Esto hizo surgir una cierta curiosidad sobre esta habilidad espe­cífica que existe.

Yo creo en la vocación de los pueblos. La vo­cación de los pueblos está comprobada, inclusive porque la historia europea demuestra que el reconocimiento de esta vocación fue aceptado en una forma exclusivista, casi delimitada con fron­te­ras impa­sables: los relojes te­nían que ser hechos en Suiza, los casimires tenían que ser he­chos en Inglaterra, los perfumes te­nían que ser hechos en Fran­cia y era casi una traición de un país a otro el que qui­siera invadir el uno las habili­dades o las especialidades a las que se había dedicado el otro. Sin nin­guna ley, sin ningún con­venio, sin nada, con la simple operación de los pue­blos.

Eso nosotros no lo habíamos sabi­do y estábamos con­vencidos de que en general los pueblos de América Central, especialmen­te de Méxi­co y Guatemala, eran casi los úni­cos.

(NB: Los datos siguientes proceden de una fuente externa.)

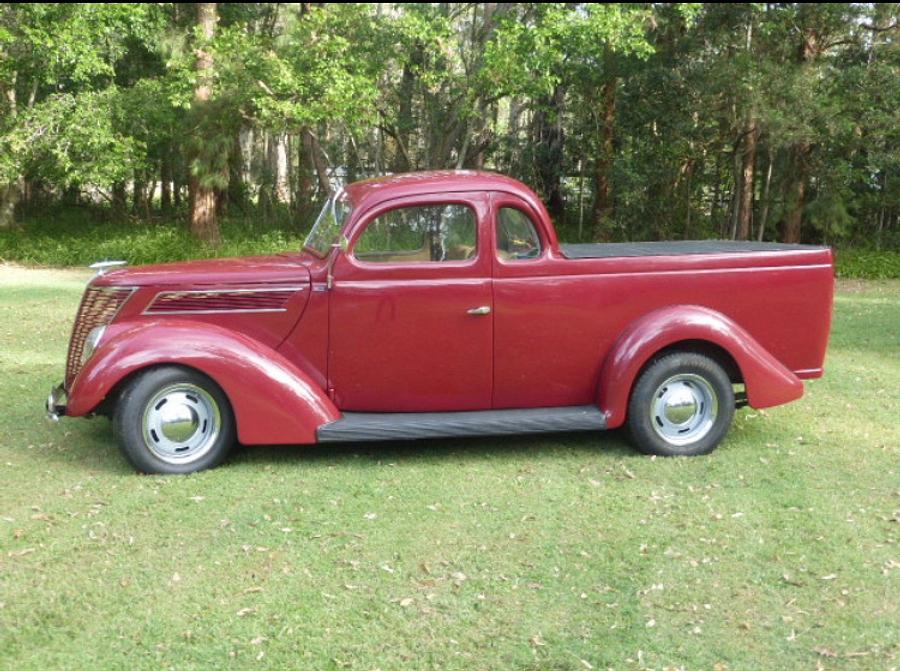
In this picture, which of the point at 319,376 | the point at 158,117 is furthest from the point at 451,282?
the point at 158,117

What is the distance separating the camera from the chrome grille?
522 cm

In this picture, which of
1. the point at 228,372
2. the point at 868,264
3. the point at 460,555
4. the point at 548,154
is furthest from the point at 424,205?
the point at 548,154

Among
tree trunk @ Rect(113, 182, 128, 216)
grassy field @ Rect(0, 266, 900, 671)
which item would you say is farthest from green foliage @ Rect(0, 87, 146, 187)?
grassy field @ Rect(0, 266, 900, 671)

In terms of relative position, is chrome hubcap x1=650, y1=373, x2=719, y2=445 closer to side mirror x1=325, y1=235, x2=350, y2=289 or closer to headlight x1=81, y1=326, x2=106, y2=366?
side mirror x1=325, y1=235, x2=350, y2=289

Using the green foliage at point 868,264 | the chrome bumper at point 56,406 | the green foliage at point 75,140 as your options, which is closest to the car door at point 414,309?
the chrome bumper at point 56,406

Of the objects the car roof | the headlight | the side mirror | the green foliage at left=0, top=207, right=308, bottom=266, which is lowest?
the green foliage at left=0, top=207, right=308, bottom=266

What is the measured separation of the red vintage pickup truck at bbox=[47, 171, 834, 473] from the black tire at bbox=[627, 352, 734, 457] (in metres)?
0.01

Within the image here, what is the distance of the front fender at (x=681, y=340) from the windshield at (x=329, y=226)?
6.13 feet

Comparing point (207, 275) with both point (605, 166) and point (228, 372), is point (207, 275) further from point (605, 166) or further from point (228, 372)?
point (605, 166)

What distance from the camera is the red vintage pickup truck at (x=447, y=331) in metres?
5.12

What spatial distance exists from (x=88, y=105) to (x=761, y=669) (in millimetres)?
16619

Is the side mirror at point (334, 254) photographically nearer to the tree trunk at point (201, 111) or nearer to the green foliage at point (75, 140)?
the tree trunk at point (201, 111)

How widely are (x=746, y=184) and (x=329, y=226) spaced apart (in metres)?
14.0

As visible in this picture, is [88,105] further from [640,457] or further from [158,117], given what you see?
[640,457]
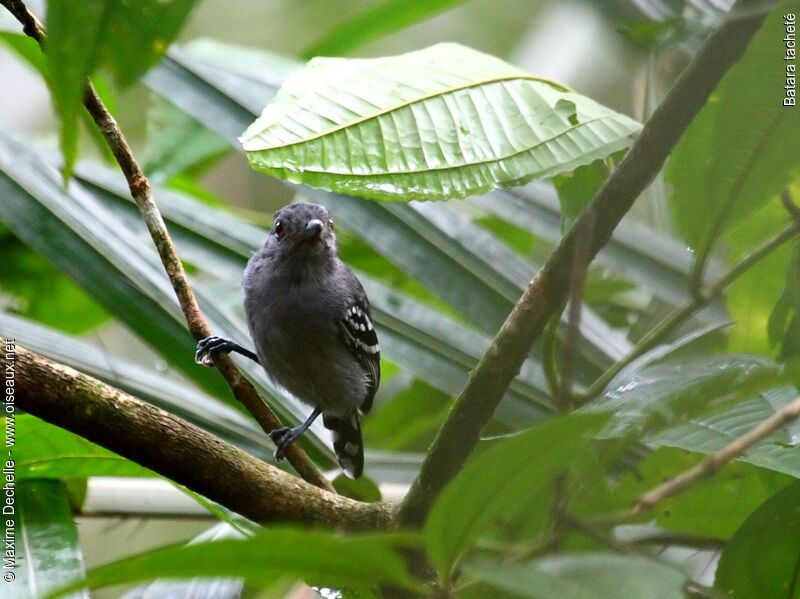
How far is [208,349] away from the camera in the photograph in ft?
8.54

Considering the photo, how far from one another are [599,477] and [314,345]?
2385 millimetres

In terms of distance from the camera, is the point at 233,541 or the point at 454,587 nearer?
the point at 233,541

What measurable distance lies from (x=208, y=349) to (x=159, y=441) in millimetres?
790

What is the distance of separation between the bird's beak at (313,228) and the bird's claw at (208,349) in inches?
29.4

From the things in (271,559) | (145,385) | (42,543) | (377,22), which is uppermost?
(377,22)

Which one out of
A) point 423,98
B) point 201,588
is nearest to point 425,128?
point 423,98

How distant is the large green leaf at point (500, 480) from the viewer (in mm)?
1035

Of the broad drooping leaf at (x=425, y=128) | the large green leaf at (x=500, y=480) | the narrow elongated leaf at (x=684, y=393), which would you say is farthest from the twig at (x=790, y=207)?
the large green leaf at (x=500, y=480)

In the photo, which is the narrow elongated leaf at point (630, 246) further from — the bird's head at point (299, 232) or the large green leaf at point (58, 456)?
the large green leaf at point (58, 456)

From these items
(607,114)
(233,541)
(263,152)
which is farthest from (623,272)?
(233,541)

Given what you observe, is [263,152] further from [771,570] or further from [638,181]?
[771,570]

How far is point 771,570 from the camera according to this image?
1.72m

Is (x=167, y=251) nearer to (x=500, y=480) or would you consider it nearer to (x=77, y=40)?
(x=77, y=40)

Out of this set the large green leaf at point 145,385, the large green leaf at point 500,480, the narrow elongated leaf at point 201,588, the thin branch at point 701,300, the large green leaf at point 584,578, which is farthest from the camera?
the large green leaf at point 145,385
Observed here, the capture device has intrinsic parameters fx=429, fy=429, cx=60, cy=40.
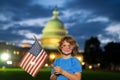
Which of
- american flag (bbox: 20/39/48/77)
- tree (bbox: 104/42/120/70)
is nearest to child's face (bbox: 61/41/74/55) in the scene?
american flag (bbox: 20/39/48/77)

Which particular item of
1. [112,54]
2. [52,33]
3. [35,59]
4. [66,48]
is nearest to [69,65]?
[66,48]

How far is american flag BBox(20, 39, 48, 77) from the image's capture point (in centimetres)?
1314

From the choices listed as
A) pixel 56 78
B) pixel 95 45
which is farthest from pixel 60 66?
pixel 95 45

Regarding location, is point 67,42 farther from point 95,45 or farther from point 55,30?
point 55,30

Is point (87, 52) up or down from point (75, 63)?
down

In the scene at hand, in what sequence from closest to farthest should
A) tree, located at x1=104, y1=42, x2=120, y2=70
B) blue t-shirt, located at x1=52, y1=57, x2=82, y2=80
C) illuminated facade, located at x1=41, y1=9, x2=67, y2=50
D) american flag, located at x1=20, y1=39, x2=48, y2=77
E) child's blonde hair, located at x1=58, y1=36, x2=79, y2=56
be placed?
blue t-shirt, located at x1=52, y1=57, x2=82, y2=80 < child's blonde hair, located at x1=58, y1=36, x2=79, y2=56 < american flag, located at x1=20, y1=39, x2=48, y2=77 < tree, located at x1=104, y1=42, x2=120, y2=70 < illuminated facade, located at x1=41, y1=9, x2=67, y2=50

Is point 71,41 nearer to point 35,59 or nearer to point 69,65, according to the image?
point 69,65

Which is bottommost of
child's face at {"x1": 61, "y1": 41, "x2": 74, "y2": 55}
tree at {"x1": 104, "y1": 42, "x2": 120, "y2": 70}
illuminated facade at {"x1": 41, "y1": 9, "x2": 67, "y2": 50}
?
tree at {"x1": 104, "y1": 42, "x2": 120, "y2": 70}

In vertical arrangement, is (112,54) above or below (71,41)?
below

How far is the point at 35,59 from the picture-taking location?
13.3 metres

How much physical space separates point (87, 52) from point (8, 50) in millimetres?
50479

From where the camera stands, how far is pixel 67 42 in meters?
5.96

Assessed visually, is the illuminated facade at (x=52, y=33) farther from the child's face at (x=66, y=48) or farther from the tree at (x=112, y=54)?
the child's face at (x=66, y=48)

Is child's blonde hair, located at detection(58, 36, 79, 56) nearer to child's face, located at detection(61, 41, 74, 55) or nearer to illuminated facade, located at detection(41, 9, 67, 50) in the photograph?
child's face, located at detection(61, 41, 74, 55)
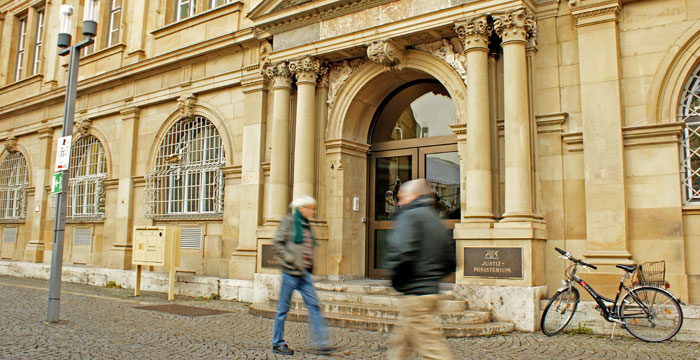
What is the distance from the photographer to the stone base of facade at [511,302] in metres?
8.23

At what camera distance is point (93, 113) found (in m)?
16.9

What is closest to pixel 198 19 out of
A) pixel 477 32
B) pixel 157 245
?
pixel 157 245

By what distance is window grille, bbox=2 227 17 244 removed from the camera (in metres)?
19.9

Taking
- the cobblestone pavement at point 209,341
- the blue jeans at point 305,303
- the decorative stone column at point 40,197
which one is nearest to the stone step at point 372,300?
the cobblestone pavement at point 209,341

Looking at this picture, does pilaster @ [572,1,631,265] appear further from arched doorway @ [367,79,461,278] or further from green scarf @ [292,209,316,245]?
green scarf @ [292,209,316,245]

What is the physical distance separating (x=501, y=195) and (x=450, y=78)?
228 centimetres

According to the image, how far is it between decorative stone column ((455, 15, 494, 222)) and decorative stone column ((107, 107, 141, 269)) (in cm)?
980

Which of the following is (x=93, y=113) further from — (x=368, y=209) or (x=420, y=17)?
(x=420, y=17)

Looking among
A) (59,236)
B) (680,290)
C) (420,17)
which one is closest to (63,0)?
(59,236)

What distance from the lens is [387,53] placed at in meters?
10.3

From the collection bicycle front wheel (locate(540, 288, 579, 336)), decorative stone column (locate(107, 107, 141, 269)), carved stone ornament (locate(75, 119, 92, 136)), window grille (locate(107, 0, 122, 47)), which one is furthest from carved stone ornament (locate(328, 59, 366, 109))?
carved stone ornament (locate(75, 119, 92, 136))

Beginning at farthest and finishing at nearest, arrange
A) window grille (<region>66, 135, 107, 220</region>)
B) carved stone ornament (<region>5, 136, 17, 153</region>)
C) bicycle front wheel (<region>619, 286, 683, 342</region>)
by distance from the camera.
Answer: carved stone ornament (<region>5, 136, 17, 153</region>) < window grille (<region>66, 135, 107, 220</region>) < bicycle front wheel (<region>619, 286, 683, 342</region>)

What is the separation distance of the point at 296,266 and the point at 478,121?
166 inches

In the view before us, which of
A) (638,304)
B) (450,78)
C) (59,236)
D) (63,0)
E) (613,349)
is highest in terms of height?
(63,0)
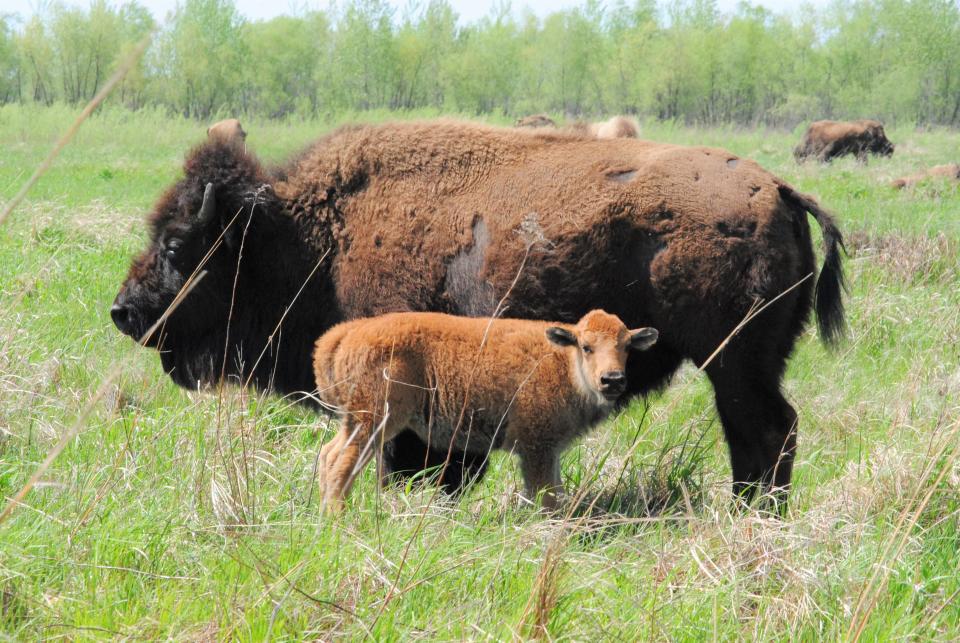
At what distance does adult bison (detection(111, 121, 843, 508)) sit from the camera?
457 cm

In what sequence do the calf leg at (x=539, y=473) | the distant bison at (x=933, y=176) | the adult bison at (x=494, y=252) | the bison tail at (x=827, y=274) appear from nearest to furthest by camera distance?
1. the calf leg at (x=539, y=473)
2. the adult bison at (x=494, y=252)
3. the bison tail at (x=827, y=274)
4. the distant bison at (x=933, y=176)

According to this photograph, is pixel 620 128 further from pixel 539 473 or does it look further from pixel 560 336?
pixel 539 473

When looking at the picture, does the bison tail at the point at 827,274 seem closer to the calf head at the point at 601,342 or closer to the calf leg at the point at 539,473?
the calf head at the point at 601,342

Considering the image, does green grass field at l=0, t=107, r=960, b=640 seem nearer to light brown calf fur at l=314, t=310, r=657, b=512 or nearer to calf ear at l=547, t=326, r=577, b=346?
light brown calf fur at l=314, t=310, r=657, b=512

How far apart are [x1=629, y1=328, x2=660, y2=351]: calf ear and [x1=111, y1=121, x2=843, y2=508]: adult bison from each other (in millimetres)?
550

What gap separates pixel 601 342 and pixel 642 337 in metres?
0.18

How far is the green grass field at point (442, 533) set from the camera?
2838 mm

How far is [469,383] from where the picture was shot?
13.6 ft

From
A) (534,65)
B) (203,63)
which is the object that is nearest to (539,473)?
(203,63)

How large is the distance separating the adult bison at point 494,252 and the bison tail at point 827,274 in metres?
0.01

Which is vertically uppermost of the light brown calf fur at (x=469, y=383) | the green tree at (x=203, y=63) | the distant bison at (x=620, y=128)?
the green tree at (x=203, y=63)

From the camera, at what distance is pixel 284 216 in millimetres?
5316

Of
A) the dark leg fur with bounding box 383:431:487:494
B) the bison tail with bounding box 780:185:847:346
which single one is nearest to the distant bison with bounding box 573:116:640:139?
the bison tail with bounding box 780:185:847:346

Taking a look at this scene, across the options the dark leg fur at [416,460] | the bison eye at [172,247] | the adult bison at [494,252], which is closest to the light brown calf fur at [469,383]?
the adult bison at [494,252]
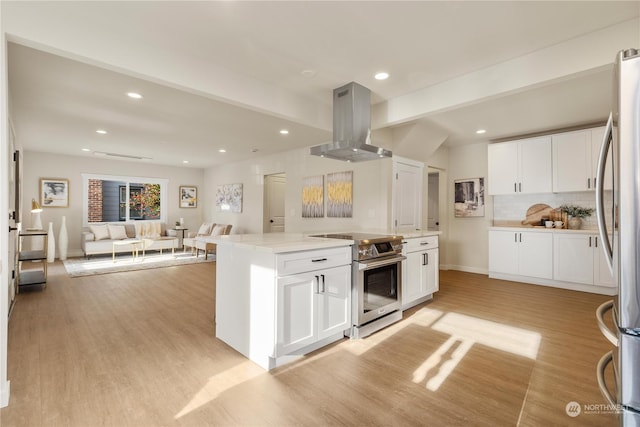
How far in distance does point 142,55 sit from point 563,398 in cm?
388

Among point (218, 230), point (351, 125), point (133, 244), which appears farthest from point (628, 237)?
point (133, 244)

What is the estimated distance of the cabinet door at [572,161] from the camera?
462cm

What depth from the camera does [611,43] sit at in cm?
232

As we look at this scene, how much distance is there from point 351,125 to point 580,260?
401 cm

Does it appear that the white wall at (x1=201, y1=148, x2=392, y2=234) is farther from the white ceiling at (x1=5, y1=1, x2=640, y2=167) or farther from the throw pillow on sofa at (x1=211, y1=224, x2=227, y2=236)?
the white ceiling at (x1=5, y1=1, x2=640, y2=167)

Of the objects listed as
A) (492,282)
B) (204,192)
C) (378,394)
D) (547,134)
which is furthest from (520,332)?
(204,192)

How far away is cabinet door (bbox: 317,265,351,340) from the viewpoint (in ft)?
8.34

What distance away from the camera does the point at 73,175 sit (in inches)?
299

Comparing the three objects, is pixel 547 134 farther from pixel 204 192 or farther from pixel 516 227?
pixel 204 192

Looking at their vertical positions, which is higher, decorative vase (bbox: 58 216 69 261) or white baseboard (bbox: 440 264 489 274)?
decorative vase (bbox: 58 216 69 261)

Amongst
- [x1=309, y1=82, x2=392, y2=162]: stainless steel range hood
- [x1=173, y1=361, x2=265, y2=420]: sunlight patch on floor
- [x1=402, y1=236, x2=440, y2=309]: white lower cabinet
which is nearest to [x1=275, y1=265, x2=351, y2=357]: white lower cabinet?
[x1=173, y1=361, x2=265, y2=420]: sunlight patch on floor

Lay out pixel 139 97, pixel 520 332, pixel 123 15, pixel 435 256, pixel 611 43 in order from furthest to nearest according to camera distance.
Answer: pixel 435 256, pixel 139 97, pixel 520 332, pixel 611 43, pixel 123 15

Porque veíamos que los pue­blos cercanos, incluyendo al Perú –excepto ciertas regiones–, tenían una muy pobre posibilidad de artesa­nía po­pular.

Después ya se ha ido desarrollando, resulta que inclusive es una fuente de ingresos muy notable.

Entonces el pueblo se interesaba, sabían de la Casa de la Cultu­ra y le hacían confianza a la Casa de la Cultura.

El pri­mer año no, el primer año tuvimos que pedir el respaldo al Banco Cen­tral, por ejem­plo para los orfebres de Cuenca. Nos dijeron: «Quién nos responde? ¿Quién nos responde de nuestras jo­yas, de nuestras cosas? Que nos la vayan a devolver. Nosotros no po­demos ir a estarlas cuidando.»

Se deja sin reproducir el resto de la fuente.